The three-year currency swap agreement, with the potential for extension through mutual consent, underscores the deepening collaboration between the two central banks. Saudi Arabia’s governor, Ayman bin Mohammed Al-Sayari, emphasized the importance of strengthening connections with the PBOC through bilateral dialogues, participation in multilateral forums, and partnerships in international organizations. This move aligns with Saudi Arabia’s broader economic strategy, particularly its ambitious Saudi Vision 2030 program aimed at reducing dependence on fossil fuels and diversifying the national economy.
For China, this agreement is the latest in a series of currency swaps, marking the 30th such deal signed by the PBOC over the past decade. The nation has been proactive in promoting the internationalization of the yuan, seeking to reduce reliance on the US dollar. The move is strategic, especially in light of global geopolitical shifts and concerns raised by Russia’s experience with Western sanctions. By fostering yuan-denominated transactions, China aims to bolster its pricing power and further internationalize its currency.
China, as the world’s second-largest economy and the largest global importer of crude oil, has been gradually shifting its oil transactions away from the dollar. Since 2018, China has been pricing oil derivatives in yuan, a move that has gained traction as yuan-denominated contracts on the Shanghai International Energy Exchange (INE) have started to outpace their dollar-denominated counterparts in hubs like New York and London. The recent agreement with Saudi Arabia, a significant oil supplier to China, further strengthens China’s position in the global oil trade.
Beyond economic benefits, the currency swap agreement opens the door for enhanced bilateral dialogues between China and Saudi Arabia. SAMA’s governor stresses the importance of these dialogues as platforms for exchanging views, experiences, and policy insights. Such engagements, ranging from high-level meetings to working groups, create opportunities for both nations to deepen mutual understanding and strengthen diplomatic ties.

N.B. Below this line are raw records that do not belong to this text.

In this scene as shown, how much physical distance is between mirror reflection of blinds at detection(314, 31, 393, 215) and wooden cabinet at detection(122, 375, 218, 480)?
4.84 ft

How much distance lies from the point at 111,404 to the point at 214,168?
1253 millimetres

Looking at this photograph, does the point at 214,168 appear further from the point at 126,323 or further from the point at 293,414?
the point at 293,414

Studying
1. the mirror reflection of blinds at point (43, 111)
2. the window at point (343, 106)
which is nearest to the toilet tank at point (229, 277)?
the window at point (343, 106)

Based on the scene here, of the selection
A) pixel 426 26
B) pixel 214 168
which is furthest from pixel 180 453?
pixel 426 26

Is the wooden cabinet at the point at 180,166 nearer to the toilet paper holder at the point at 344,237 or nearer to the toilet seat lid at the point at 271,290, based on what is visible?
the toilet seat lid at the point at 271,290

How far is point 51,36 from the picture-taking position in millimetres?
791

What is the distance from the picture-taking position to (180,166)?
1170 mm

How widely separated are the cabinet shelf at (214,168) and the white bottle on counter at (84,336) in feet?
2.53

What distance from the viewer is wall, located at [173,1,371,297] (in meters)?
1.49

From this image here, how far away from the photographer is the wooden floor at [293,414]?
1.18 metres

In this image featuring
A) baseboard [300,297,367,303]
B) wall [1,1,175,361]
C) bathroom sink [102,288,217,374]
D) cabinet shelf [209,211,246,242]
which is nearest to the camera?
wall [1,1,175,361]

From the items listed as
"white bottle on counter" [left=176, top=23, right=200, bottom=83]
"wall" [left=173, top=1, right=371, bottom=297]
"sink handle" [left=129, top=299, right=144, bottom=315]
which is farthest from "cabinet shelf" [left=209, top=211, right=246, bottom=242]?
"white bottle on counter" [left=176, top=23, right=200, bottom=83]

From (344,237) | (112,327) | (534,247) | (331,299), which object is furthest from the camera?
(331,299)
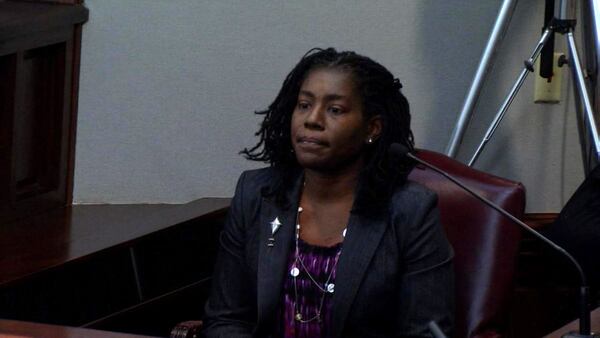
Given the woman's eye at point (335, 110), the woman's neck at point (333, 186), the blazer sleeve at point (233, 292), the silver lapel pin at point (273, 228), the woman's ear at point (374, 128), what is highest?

The Saudi governor also extends an invitation to Chinese banks to grow and expand in Saudi Arabia. This aligns with a broader push for foreign investment and fintech-driven financial inclusion. The recent opening of Bank of China’s branch in Riyadh, the second Chinese lender to establish a presence in the kingdom, is a testament to the growing economic ties between the two nations.
As China and Saudi Arabia take this historic step towards unlinking the world’s largest oil trade from the US dollar, the implications are far-reaching. The currency swap agreement not only reshapes economic ties but also opens avenues for increased collaboration, mutual understanding, and shared economic prosperity. This move reflects the evolving dynamics of global economic power and sets the stage for a new era in international trade and finance.